== Dataset excerpts

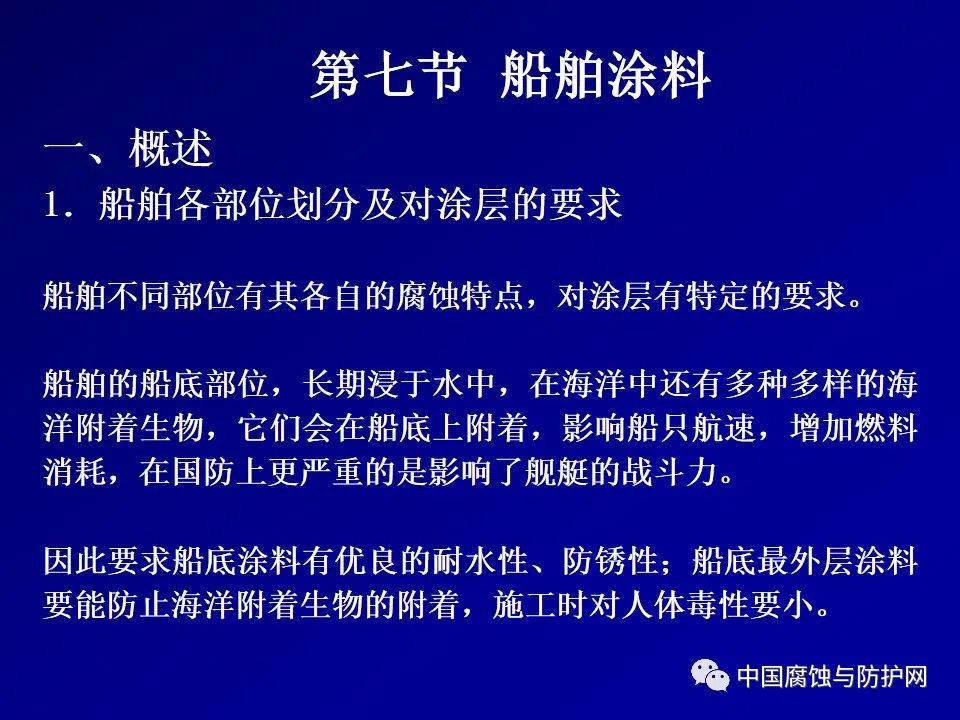 第七节 船舶涂料

一、概述

1. 船舶各部位划分及对涂层的要求

船舶不同部位有其各自的腐蚀特点，对涂层有特定的要求。

船舶的船底部位，长期浸于水中，在海洋中还有多种多样的海洋附着生物，它们会在船底上附着，影响船只航速，增加燃料消耗，在国防上更严重的是影响了舰艇的战斗力。

因此要求船底涂料有优良的耐水性、防锈性；船底最外层涂料要能防止海洋附着生物的附着，施工时对人体毒性要小。

中国腐蚀与防护网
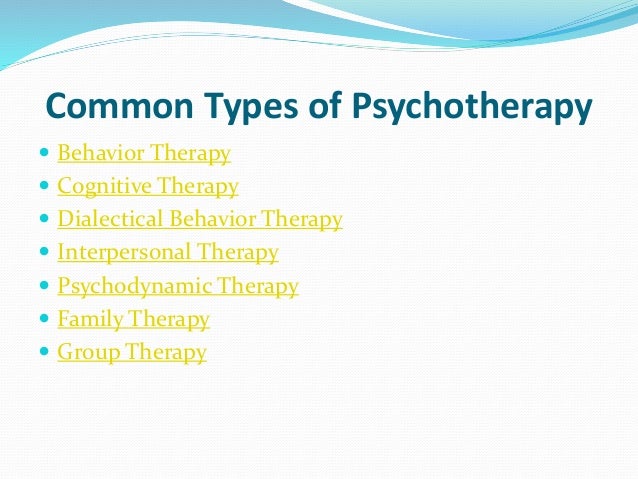 Common Types of Psychotherapy

- Behavior Therapy
- Cognitive Therapy
- Dialectical Behavior Therapy
- Interpersonal Therapy
- Psychodynamic Therapy
- Family Therapy
- Group Therapy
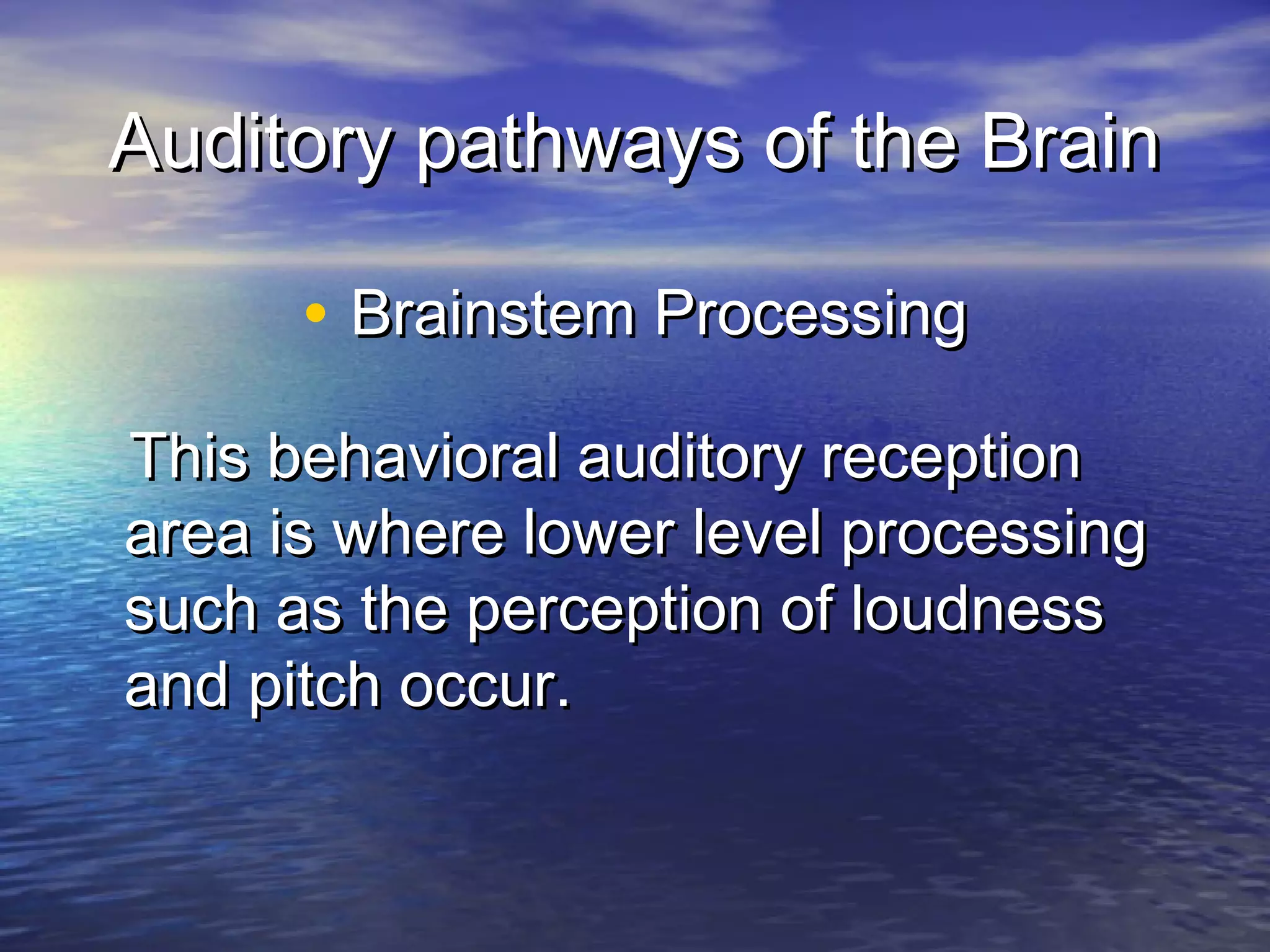 Auditory pathways of the Brain

• Brainstem Processing

This behavioral auditory reception area is where lower level processing such as the perception of loudness and pitch occur.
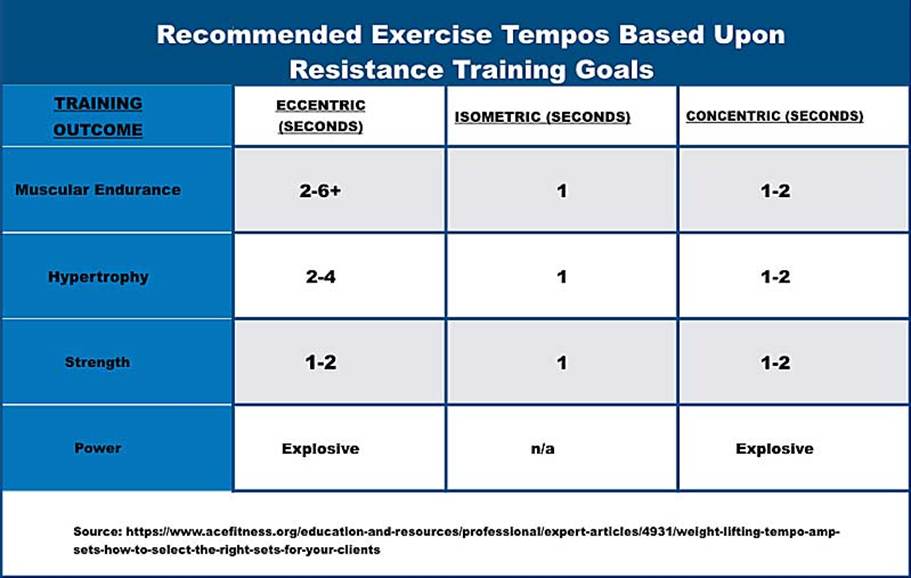 Recommended Exercise Tempos Based Upon Resistance Training Goals

| TRAINING OUTCOME | ECCENTRIC (SECONDS) | ISOMETRIC (SECONDS) | CONCENTRIC (SECONDS) |
|---|---|---|---|
| Muscular Endurance | 2-6+ | 1 | 1-2 |
| Hypertrophy | 2-4 | 1 | 1-2 |
| Strength | 1-2 | 1 | 1-2 |
| Power | Explosive | n/a | Explosive |

Source: https://www.acefitness.org/education-and-resources/professional/expert-articles/4931/weight-lifting-tempo-amp-sets-how-to-select-the-right-sets-for-your-clients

====

§ Your objective
The answer should be the complete listing, set down exactly, without pictures.

§ Written response
 第七节 船舶涂料

一、概述

1. 船舶各部位划分及对涂层的要求

船舶不同部位有其各自的腐蚀特点，对涂层有特定的要求。

船舶的船底部位，长期浸于水中，在海洋中还有多种多样的海洋附着生物，它们会在船底上附着，影响船只航速，增加燃料消耗，在国防上更严重的是影响了舰艇的战斗力。

因此要求船底涂料有优良的耐水性、防锈性；船底最外层涂料要能防止海洋附着生物的附着，施工时对人体毒性要小。

中国腐蚀与防护网
 Common Types of Psychotherapy

- Behavior Therapy
- Cognitive Therapy
- Dialectical Behavior Therapy
- Interpersonal Therapy
- Psychodynamic Therapy
- Family Therapy
- Group Therapy
 Auditory pathways of the Brain

• Brainstem Processing

This behavioral auditory reception area is where lower level processing such as the perception of loudness and pitch occur.
 Recommended Exercise Tempos Based Upon Resistance Training Goals

| TRAINING OUTCOME | ECCENTRIC (SECONDS) | ISOMETRIC (SECONDS) | CONCENTRIC (SECONDS) |
|---|---|---|---|
| Muscular Endurance | 2-6+ | 1 | 1-2 |
| Hypertrophy | 2-4 | 1 | 1-2 |
| Strength | 1-2 | 1 | 1-2 |
| Power | Explosive | n/a | Explosive |

Source: https://www.acefitness.org/education-and-resources/professional/expert-articles/4931/weight-lifting-tempo-amp-sets-how-to-select-the-right-sets-for-your-clients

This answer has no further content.